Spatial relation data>
==*==
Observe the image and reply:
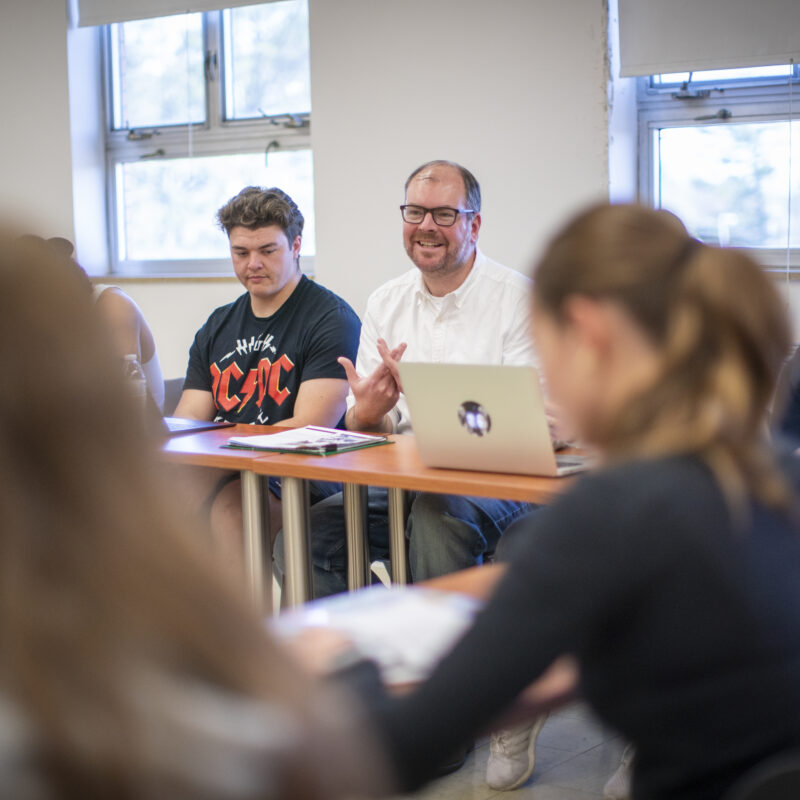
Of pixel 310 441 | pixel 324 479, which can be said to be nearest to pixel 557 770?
pixel 324 479

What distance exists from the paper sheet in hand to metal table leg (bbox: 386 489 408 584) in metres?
1.15

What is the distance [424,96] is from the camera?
4281mm

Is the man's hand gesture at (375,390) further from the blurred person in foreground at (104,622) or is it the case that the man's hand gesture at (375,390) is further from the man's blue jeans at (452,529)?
==*==
Instruction>
Reproduce every item above word for word, but leave out the pictures.

Exercise solution>
Observe the image and reply:
Of pixel 310 441 | pixel 324 479, which can be said to be nearest to pixel 557 770?
pixel 324 479

What distance exists from the paper sheet in hand to metal table leg (bbox: 386 489 408 584) in metres?
1.15

What is the distance [424,96] is from the camera?
4281mm

Is the man's hand gesture at (375,390) further from the blurred person in foreground at (104,622) or is it the case that the man's hand gesture at (375,390) is further from the man's blue jeans at (452,529)?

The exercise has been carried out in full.